Untreated severe sleep apnea is a major risk factor for cardiac events.

Fatal: 15% of untreated severe OSA died of heart attack, similar amounts when treated with CPAP to mild OSA.

Non-fatal: 30% of people with untreated severe OSA had some event. When treated, similar to controls

78
Q

What is the problem when diagnosing people with severe OSA clinically?

A

They have had symptoms for years so they may be vague about their symptoms as the development has been so long.

79
Q

What are some clinical effects from snoring?

A

All snoring is significant.

In a patient with transient ischaemic attack, may induce unstable blood pressure swings.

Heavy snoring with partial obstruction in COPD leads to hypercapnia respiratory failure.

Snoring in pregnancy leads to hypertension.

80
Q

What happens in pregnancy in relation to snoring?

A

30% develop snoring in 3rd trimester.

Risk factor for hypertension and diabetes.

81
Q

What populations need to be evaluated for OSA?

A

High risk subjects:
- habitual snorers (at least 30% of population)
- overweight/obese
- hypertension -> all vascular disease
- somnolence (sleepiness)

Therefore at least 18% of males and 8% of females could need assessment

82
Q

What percentage of the population are habitual snorers?

A

30%

83
Q

What are the major problems with being able to diagnose OSA at the level we need to be?

A

There’s a huge need to test people but,
- Limited PSG access
- - Required number of PSG exceed capacity by a factor of 10 in US and 50 in UK.
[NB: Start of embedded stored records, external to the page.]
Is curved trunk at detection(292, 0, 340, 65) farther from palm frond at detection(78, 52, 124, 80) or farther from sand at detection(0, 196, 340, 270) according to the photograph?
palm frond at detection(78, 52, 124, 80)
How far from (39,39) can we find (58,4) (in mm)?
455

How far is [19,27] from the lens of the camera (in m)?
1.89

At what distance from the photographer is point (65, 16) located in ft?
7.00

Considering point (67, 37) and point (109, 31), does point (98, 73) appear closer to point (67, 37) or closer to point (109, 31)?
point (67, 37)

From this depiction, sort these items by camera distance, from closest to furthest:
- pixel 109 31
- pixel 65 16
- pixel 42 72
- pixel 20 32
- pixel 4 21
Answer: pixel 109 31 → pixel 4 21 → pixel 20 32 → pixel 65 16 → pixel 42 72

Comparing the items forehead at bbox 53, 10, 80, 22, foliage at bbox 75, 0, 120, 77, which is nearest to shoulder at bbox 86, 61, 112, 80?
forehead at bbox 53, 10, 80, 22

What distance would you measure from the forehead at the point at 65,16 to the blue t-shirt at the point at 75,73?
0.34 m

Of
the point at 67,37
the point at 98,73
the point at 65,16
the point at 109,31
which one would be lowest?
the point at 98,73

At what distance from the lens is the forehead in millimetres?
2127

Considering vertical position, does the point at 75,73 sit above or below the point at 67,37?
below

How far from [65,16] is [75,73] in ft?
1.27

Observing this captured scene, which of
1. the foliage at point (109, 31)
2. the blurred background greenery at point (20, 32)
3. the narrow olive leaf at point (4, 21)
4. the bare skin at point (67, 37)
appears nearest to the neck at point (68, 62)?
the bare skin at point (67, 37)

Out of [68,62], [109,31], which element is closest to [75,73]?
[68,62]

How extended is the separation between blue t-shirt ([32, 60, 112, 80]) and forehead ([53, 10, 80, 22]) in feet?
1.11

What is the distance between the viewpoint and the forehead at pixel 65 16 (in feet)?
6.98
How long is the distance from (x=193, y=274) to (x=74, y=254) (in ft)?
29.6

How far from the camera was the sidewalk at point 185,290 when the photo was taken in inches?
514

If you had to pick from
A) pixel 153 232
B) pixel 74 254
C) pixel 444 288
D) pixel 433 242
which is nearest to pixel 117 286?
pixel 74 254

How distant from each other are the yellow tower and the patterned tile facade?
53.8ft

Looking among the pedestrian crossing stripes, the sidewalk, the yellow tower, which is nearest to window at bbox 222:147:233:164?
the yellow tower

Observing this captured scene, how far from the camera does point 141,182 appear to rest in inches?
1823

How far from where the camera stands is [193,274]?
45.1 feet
  • Need to change from diagnostic to other tests
84
Q

What proportion of people with moderate OSA have not been diagnosed based on the WSCS?

A

82% of males and 93% of females

85
Q

In the US, based on the incidence of OSA, how many PSGs do we need based on the population?

A

Incidence of AHI > 15 is at least 0.6%

Therefore need 600 PSG per 100K population based on incidence alone.